### Exercise aim
Will you return every line of the records below word for word, with the pictures left out?

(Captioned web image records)
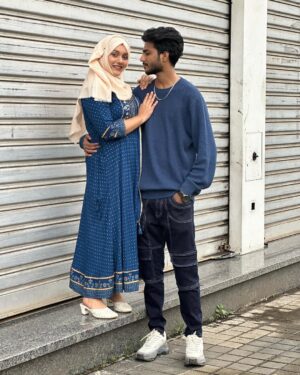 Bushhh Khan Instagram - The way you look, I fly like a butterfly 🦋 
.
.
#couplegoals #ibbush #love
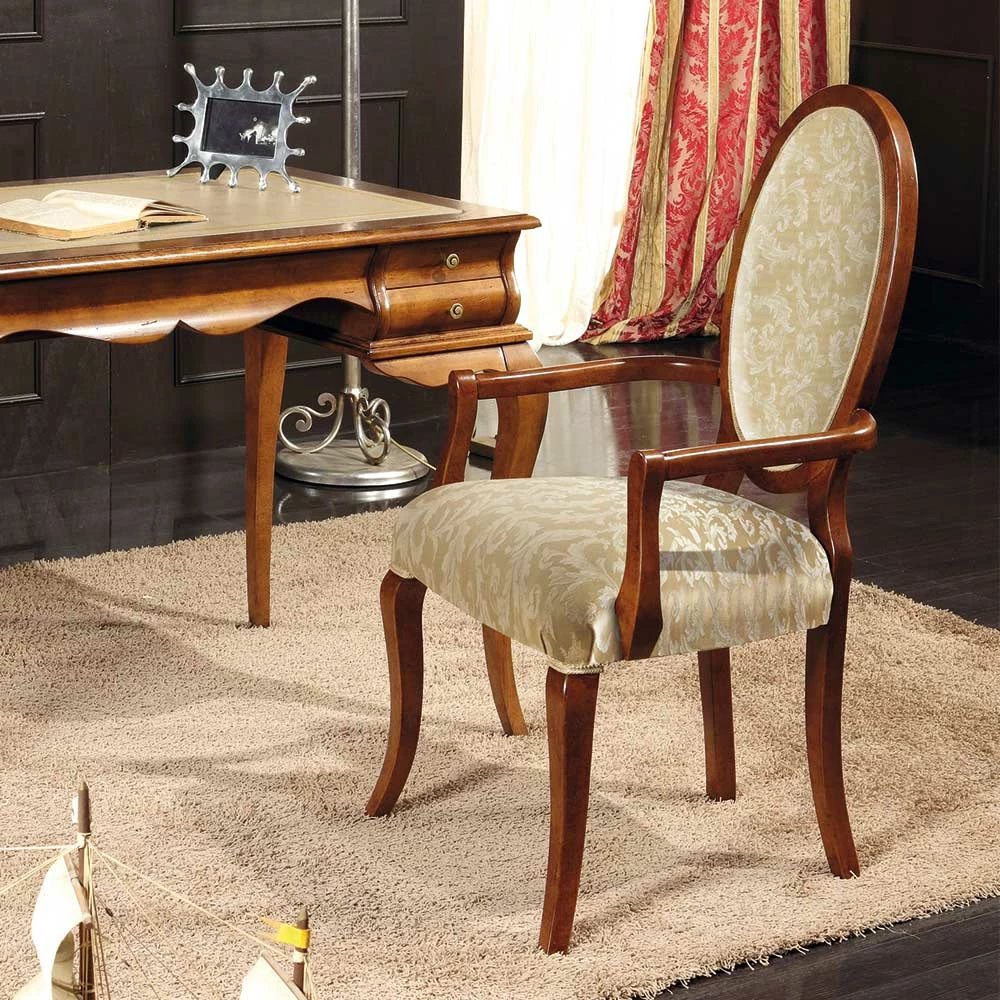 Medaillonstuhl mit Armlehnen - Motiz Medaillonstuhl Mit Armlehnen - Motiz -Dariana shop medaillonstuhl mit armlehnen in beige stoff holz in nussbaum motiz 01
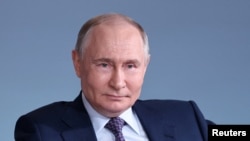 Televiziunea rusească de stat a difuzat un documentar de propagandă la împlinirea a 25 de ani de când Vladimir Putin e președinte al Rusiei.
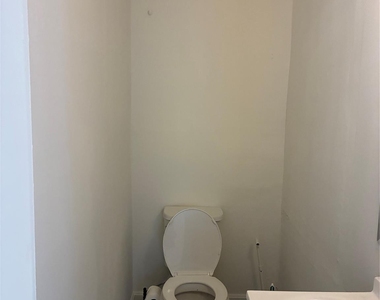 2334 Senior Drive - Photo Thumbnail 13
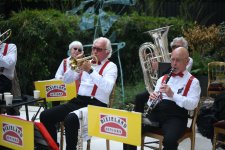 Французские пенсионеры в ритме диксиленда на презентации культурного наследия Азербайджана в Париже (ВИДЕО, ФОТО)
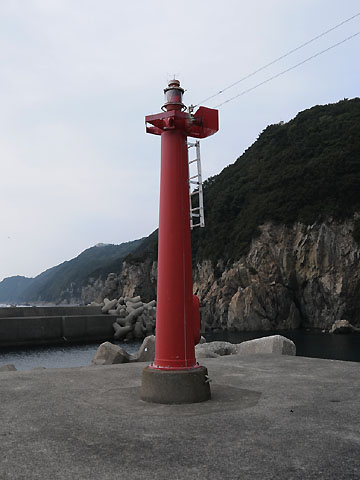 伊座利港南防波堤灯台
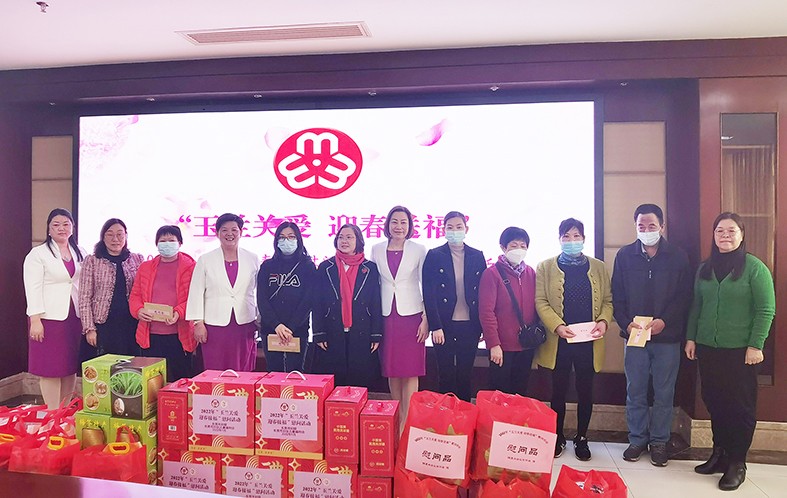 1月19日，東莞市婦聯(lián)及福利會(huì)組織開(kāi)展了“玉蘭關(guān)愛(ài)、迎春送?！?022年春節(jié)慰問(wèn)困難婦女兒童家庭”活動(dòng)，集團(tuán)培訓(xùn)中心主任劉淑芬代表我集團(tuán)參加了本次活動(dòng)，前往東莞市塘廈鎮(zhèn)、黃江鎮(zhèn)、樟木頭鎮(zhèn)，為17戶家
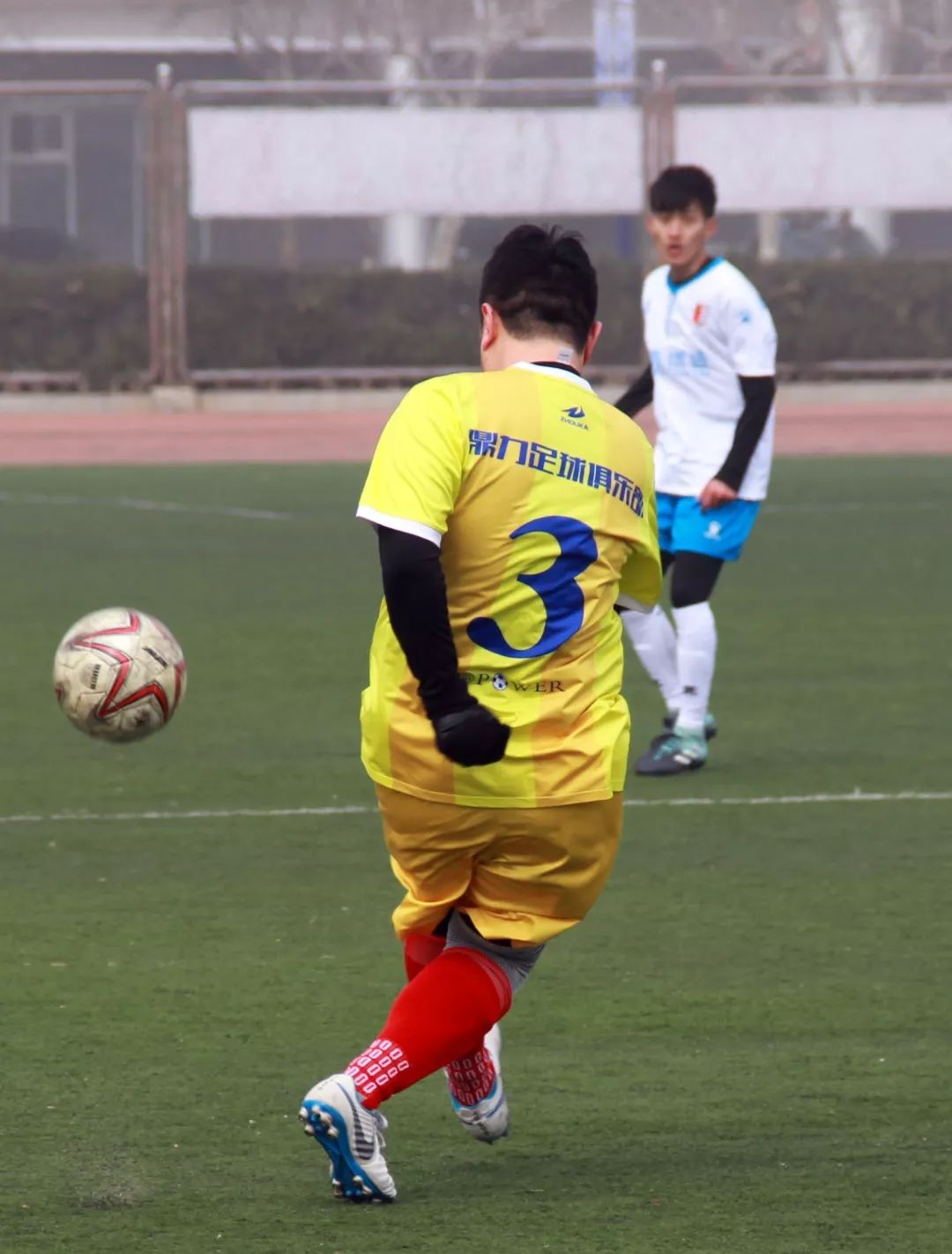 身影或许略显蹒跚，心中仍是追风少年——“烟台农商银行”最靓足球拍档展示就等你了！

### Answer section
 Bushhh Khan Instagram - The way you look, I fly like a butterfly 🦋 
.
.
#couplegoals #ibbush #love
 Medaillonstuhl mit Armlehnen - Motiz Medaillonstuhl Mit Armlehnen - Motiz -Dariana shop medaillonstuhl mit armlehnen in beige stoff holz in nussbaum motiz 01
 Televiziunea rusească de stat a difuzat un documentar de propagandă la împlinirea a 25 de ani de când Vladimir Putin e președinte al Rusiei.
 2334 Senior Drive - Photo Thumbnail 13
 Французские пенсионеры в ритме диксиленда на презентации культурного наследия Азербайджана в Париже (ВИДЕО, ФОТО)
 伊座利港南防波堤灯台
 1月19日，東莞市婦聯(lián)及福利會(huì)組織開(kāi)展了“玉蘭關(guān)愛(ài)、迎春送?！?022年春節(jié)慰問(wèn)困難婦女兒童家庭”活動(dòng)，集團(tuán)培訓(xùn)中心主任劉淑芬代表我集團(tuán)參加了本次活動(dòng)，前往東莞市塘廈鎮(zhèn)、黃江鎮(zhèn)、樟木頭鎮(zhèn)，為17戶家
 身影或许略显蹒跚，心中仍是追风少年——“烟台农商银行”最靓足球拍档展示就等你了！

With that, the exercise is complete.